In space, it is true, many of the associations between the senses may be disturbed by the absence of gravity, and thus previous training may lead a scientist on the spot to misjudge the situation. But human beings have the capacity to adapt and to form new associations. A biologist making slides of a rat's brain can learn how to compensate for the new environment. The teleoperator, on the other hand, faces two different problems. First, at present his artificial “hand” simply does not have the dexterity to carry out that refined a task. Second, even if it did, and eventually it might, he could not use that artificial hand the way he would on Earth; he would have to be retrained so as to make that artificial hand do from Earth what the biologist does with his real hand in space.

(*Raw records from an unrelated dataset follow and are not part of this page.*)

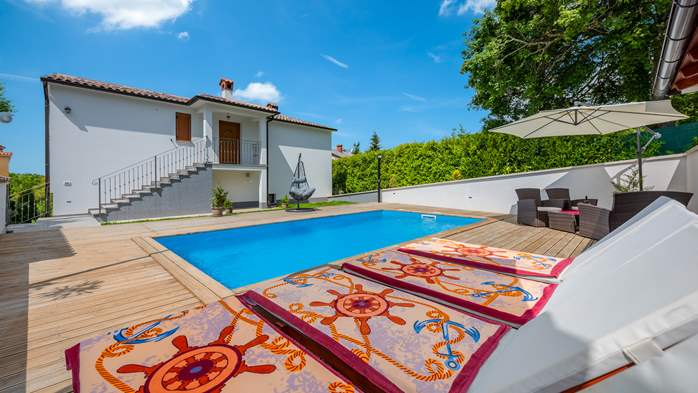 Beautiful house with pool offers accommodation for 4-6 persons, 10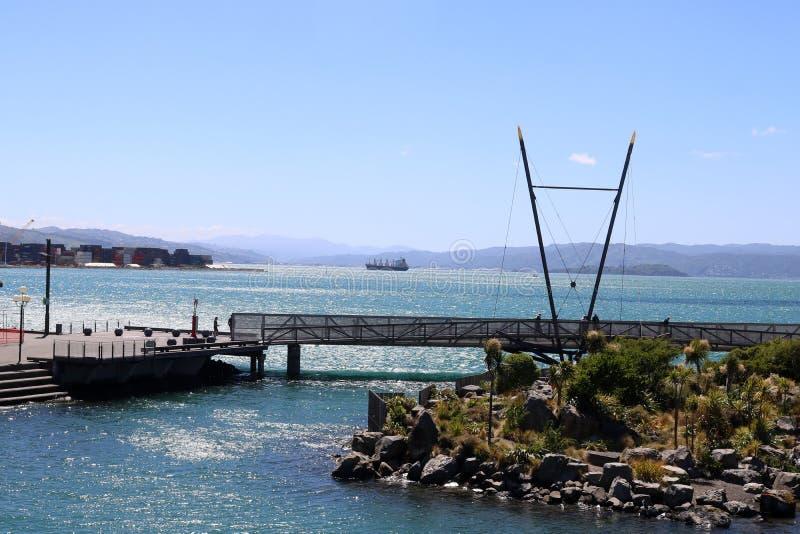 Bateau ancré outre de Wellington de bord de mer Wellington photos stock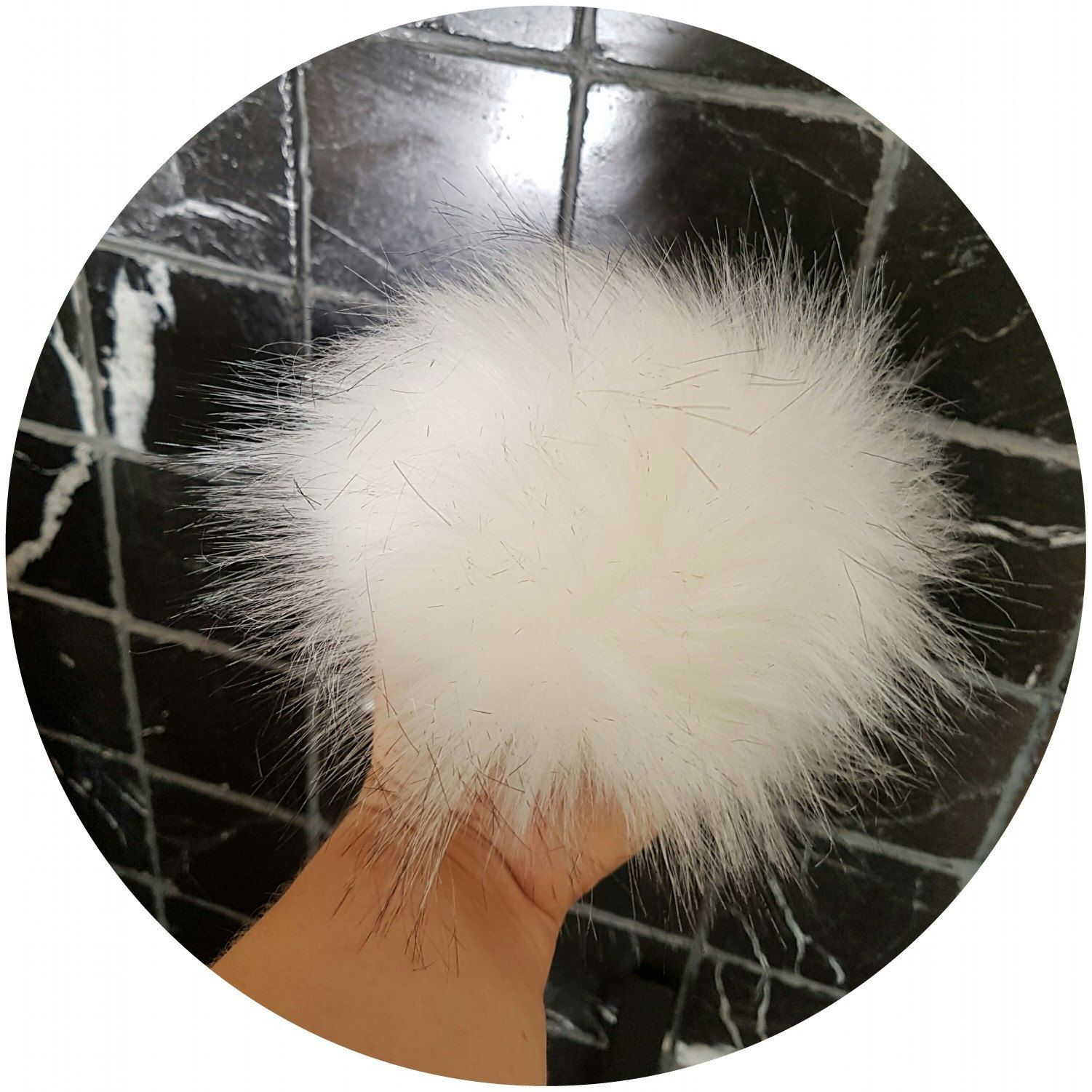 Look at this gorgeous fake fur pom pom! Oh so fluffy😊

To make a better artificial hand (or other appropriate tools) it would be wise to observe what the human biologist does in his space laboratory, and then slowly refine the technology until it is acceptable. Cutting a rat’s brain in weightlessness may be quite different from doing it on the surface of the Earth. It makes sense, then, first to try to learn what it is like to do that kind of lab work in space. That is, we need to develop a space expertise in those activities – a human expertise. Only then we might be in a position to calibrate our teleoperations.

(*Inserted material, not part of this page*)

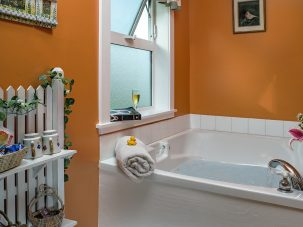 Country Clover bathtub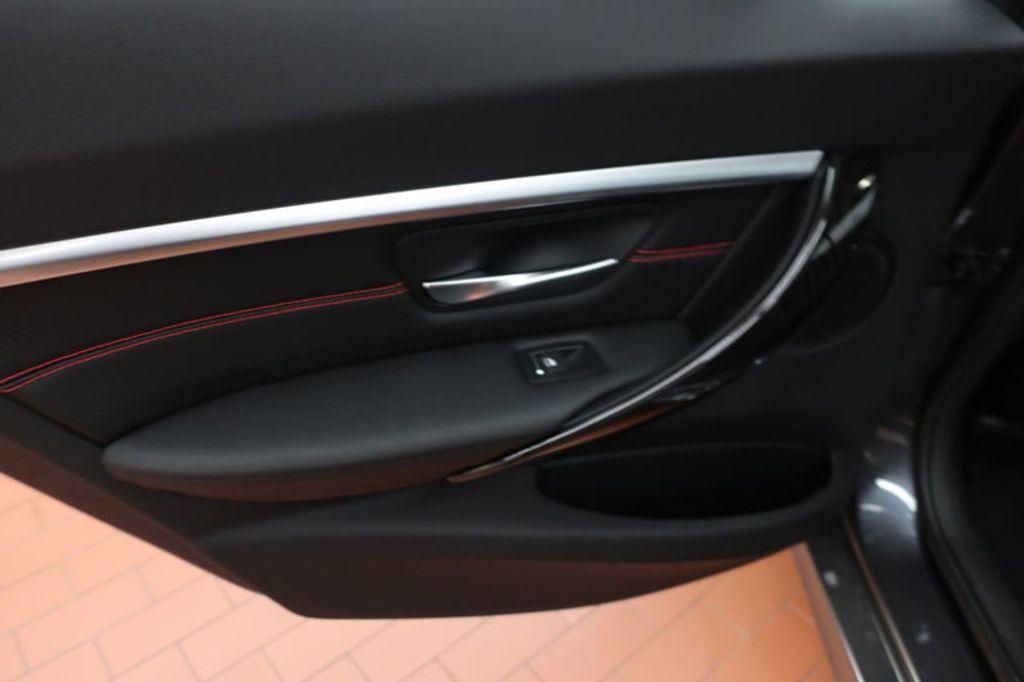 2018 BMW 3 Series 330i - 16974596 - 18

The obvious conclusion of all this is that teleoperating technology is best developed in cooperation with human activity in the relevant areas. To perform at the level that the proponents of unmanned flight hope for, we would require to have a joint, and to some degree a prior human presence in space. This might be a useful technology to develop in the International Space Station. Although a space station is not very useful to all branches of space science, it may be very valuable to biology, materials processing and medical technology. Moreover, as our experience with the Shuttle has demonstrated, there are experiments in physics that require a high degree of finesse or complexity in the handling from space (for example, electron beam experiments to examine the interaction of charged particles with the Earth's magnetic field). Without the mission and payload specialists in the spacecraft, those experiments could not have taken place for decades, if at all.

For materials processing, one of the most promising areas of space industrialization, artistry is as crucial as scientific craft. We must not forget that the initial purpose of the space station, apart from science, is to do industrial research rather than to set up actual industries. If it were the latter, then there might be some hope for combining teleoperators and a high level of automation. But insofar as the purpose is largely one of exploration, the machine technology is not yet up to the challenge. Nor are our teleoperating abilities so developed that we could build those completely automated factories without the help of human workers in space.



[1] Kerr Than, www.space.com, September 8, 2007.

[2] Reported by John Tierney, “Outer Space on Earth: NASA Should Try It,” reprinted in Detroit Free Press, August 2, 2005, p. 7A.

[3] Gilster, Paul (2002). Centauri Dreams, Copernicus Books, p. 216.